- _What the exercise asks_: If a line in the records contains the word "every", count it; state the resulting number and nothing more.
***
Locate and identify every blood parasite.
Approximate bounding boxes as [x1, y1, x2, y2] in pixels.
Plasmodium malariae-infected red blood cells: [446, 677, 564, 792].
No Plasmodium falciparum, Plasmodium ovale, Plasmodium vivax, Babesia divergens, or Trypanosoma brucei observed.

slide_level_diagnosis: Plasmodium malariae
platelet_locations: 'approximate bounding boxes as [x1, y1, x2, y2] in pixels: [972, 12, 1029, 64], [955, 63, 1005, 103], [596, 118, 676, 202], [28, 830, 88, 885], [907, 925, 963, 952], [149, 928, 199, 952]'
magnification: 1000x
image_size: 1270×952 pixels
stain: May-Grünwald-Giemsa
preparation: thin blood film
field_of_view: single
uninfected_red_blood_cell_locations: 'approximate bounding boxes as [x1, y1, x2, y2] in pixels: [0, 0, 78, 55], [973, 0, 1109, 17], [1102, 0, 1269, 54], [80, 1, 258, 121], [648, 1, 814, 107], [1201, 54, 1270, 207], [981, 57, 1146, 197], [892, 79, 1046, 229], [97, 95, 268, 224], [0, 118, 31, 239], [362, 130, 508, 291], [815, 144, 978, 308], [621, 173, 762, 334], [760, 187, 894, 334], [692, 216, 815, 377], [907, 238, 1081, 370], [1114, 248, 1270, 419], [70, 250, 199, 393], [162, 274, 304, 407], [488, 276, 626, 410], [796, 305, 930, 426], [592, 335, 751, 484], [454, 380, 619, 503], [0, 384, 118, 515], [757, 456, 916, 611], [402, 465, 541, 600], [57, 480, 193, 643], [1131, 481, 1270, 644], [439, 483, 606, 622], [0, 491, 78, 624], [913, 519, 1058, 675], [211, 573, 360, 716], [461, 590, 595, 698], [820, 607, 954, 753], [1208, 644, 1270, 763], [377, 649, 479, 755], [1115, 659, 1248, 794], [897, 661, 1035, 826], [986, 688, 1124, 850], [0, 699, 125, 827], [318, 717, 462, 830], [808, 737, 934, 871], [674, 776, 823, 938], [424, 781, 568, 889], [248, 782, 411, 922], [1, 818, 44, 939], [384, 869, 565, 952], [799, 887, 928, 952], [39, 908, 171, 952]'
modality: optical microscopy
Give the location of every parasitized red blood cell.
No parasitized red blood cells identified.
***
- _Task response_: 2